La colline de Duingt semble s’avancer dans le lac d’Annecy, comme si son intention était de le traverser pour aller se souder au roc de Chère, situé sur l’autre rive. Elle fait si bien qu’on dirait que la presqu’ile qui la termine est un caillou recouvert d’un tapis de verdure, posé exprès pour recevoir le pied d’un voyageur géant et lui permettre de passer le lac à gué sans mouiller sa chaussure.
Cette presqu’ile, vrai paradis terrestre, possède un ancien château féodal dont une intelligente restauration a fait une résidence quasi princière.
A une certaine distance, un petit flot, qui émerge seulement à l’époque des basses eaux et qu’on appelle le Roselet, passe pour avoir été le séjour favori de certaines fées qui ne donnaient pas leurs services pour rien. On raconte en effet qu’elles avaient planté une double ligne de pilotis dans toute la largeur da détroit, dans le but de jeter un pont entre le rivage de Duingt et celui de Talloires. Mais leur travail est resté inachevé.
La faute n’en est pas à ces bonnes fées, croyez-le bien, mais au seigneur de Duingt. Celui-ci ne pouvait pas leur donner certaines choses qu’elles exigeaient pour prix de l’achèvement de leur oeuvre; et pourtant elles ne demandaient que du beurre et du sel! — Il faut croire que le sel et le beurre étaient déjà hors de prix dans ce temps-là, et l’on ose se plaindre aujourd’hui!

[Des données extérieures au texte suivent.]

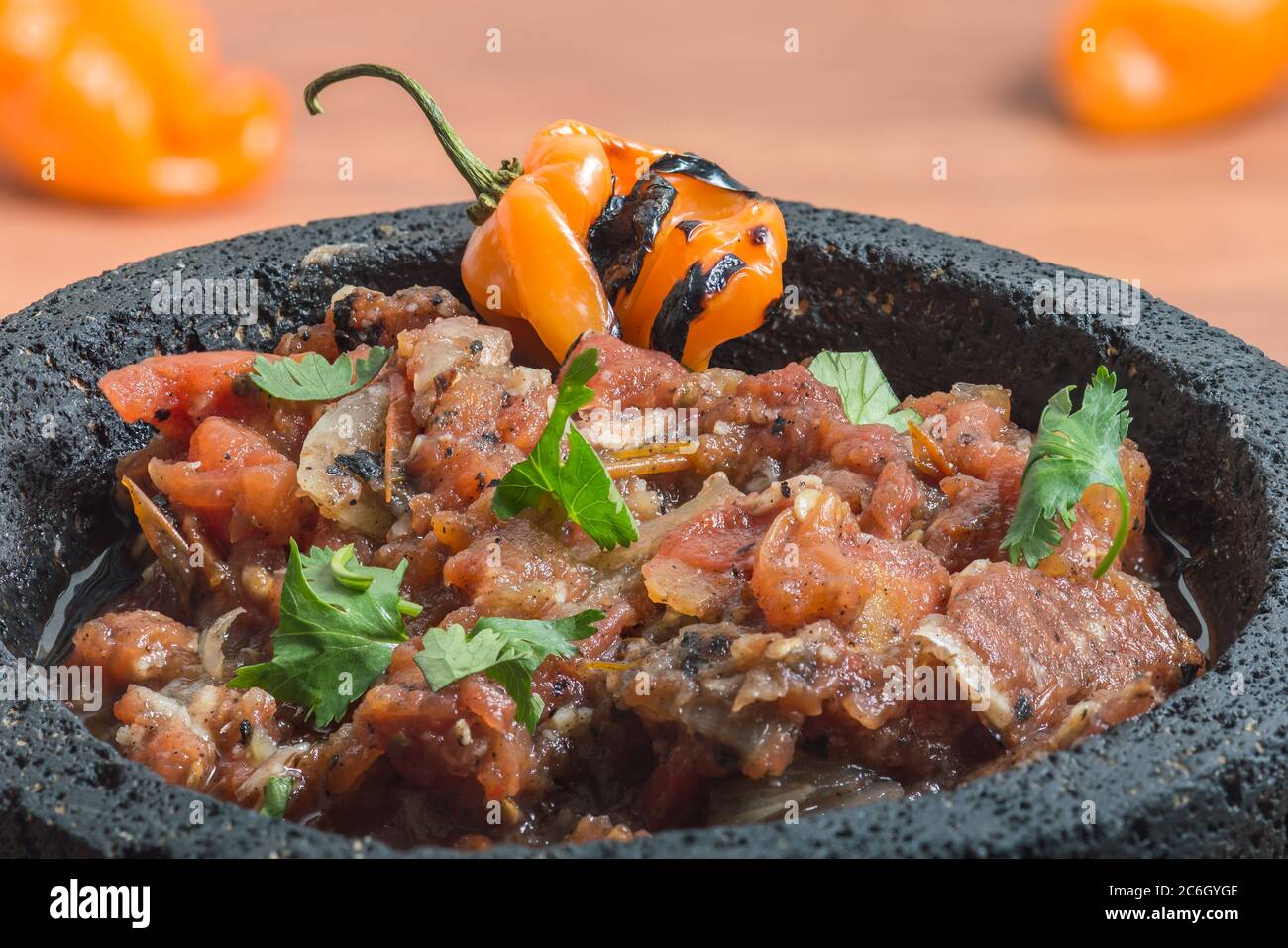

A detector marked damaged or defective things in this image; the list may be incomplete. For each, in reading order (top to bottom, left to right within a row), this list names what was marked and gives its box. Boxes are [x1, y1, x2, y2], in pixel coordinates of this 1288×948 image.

charred blackened salsa bits [64, 69, 1200, 850]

Ce qu’il y a de certain dans tout cela, si l’on en croit de Mortillet, Troyon et Revon, c’est que le Roselet était une station lacustre, que ces pilotis n’étaient autre chose que les bases des habitations de nos plus anciens grands-pères, et que les hommes n’ont rien en de plus pressé que de déserter leurs demeures humides quand ils ont pu s’établir avec sécurité sur la terre ferme.